- Rating: Good
- Conditions: Strawberry is now ice free! DWR has stocked over 600,000 8- to 9-inch cutthroats over the last two weeks. Some anglers report slow fishing, but most anglers report good success using various baits, lures and flies. A variety of fly and lure colors are currently effective; the fish seem to be hungry. If one technique or location isn't producing, change things up or move and success should improve.
Cutthroat Trout Viewing Day will take place at the Strawberry Visitor Center on Saturday, June 1 from 9 a.m. until noon. Though the stream will be murky, we will be in the fish trap and egg-taking facility behind the visitor center holding up fish for you to see (and maybe touch!).
Strawberry Reservoir has special regulations. Check the Utah Fishing Guidebook for more regulations. For help differentiating Bear Lake cutthroat trout and rainbow trout, download the identification brochure.
- Location: Wasatch County
- Directions: 23 miles southeast of Heber City, Utah on Hwy. 40
- Type: Blue Ribbon
- Size: 17,120 acres (maximum)
- Elevation: 7,602 feet
- Hours: No restrictions
- Likely catch: Cutthroat Trout, Rainbow Trout
- Possible catch: Kokanee Salmon, Smallmouth Bass
- Regulations: To see what statewide or special regulations apply to this waterbody, please read the current Fishing Guidebook.

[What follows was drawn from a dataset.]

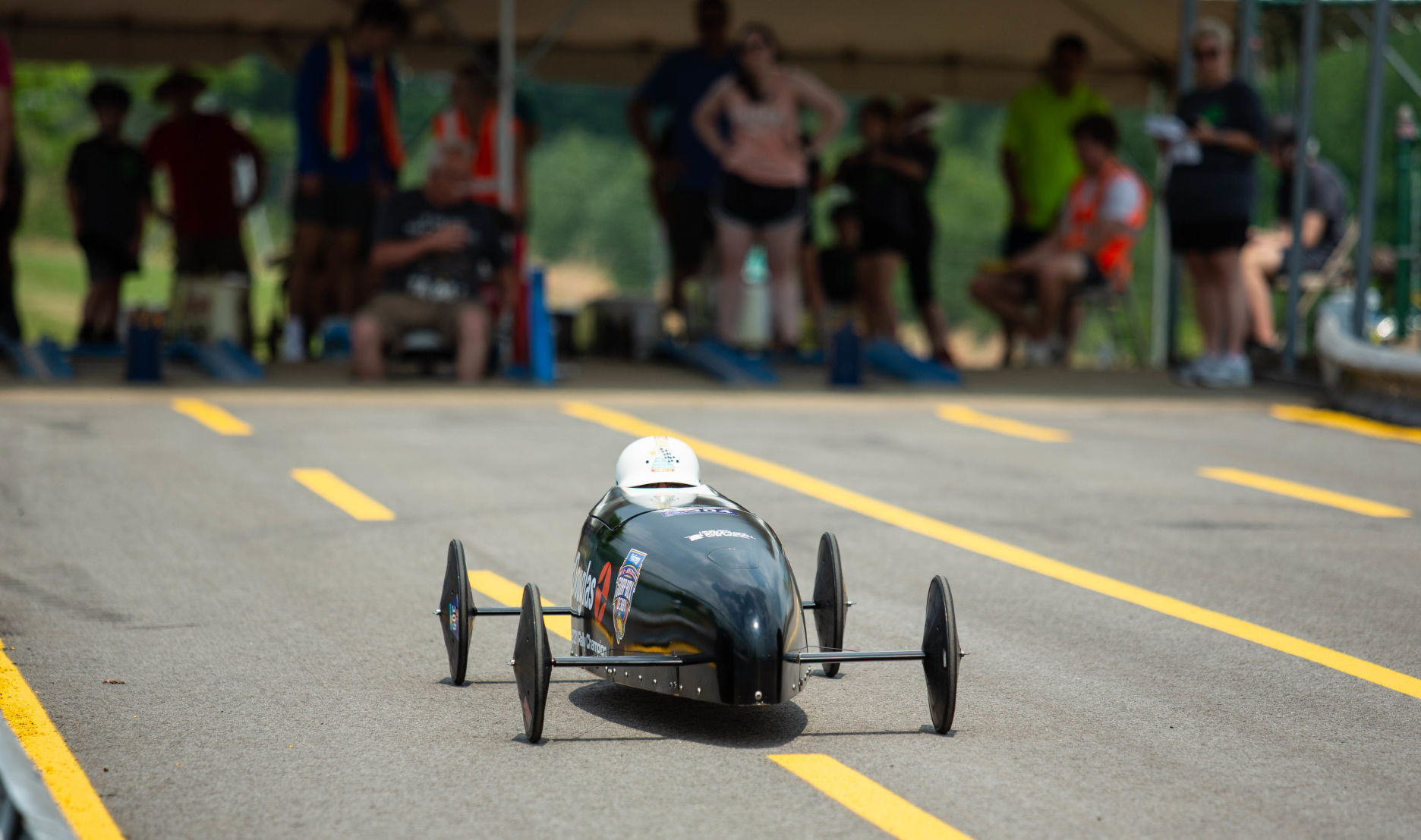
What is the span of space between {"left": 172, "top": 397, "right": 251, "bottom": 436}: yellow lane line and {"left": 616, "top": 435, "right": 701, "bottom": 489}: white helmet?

- Site amenities: Boat launching facilities (4 ramps), marina stores, restaurants, campgrounds, sanitary dump stations, Forest Service visitor center, Strawberry River fish trap and egg collection station
- Handicap access: Haws Point handicapped access
- Site description: Strawberry Reservoir lies in an open mountain valley with mixed conifer and aspen forests on the upper slopes. The reservoir contains four major fishing zones including the Strawberry Basin, Meadows Basin, the Narrows, and Soldier Creek Basin. Strawberry Valley provides a variety of fishing opportunities from catch and release fishing in the tributaries to trophy cutthroat and rainbow fishing on the reservoir. Most of the fishing pressure and catch occurs from boats. Shoreline fishing is best during the cooler seasons of spring and fall.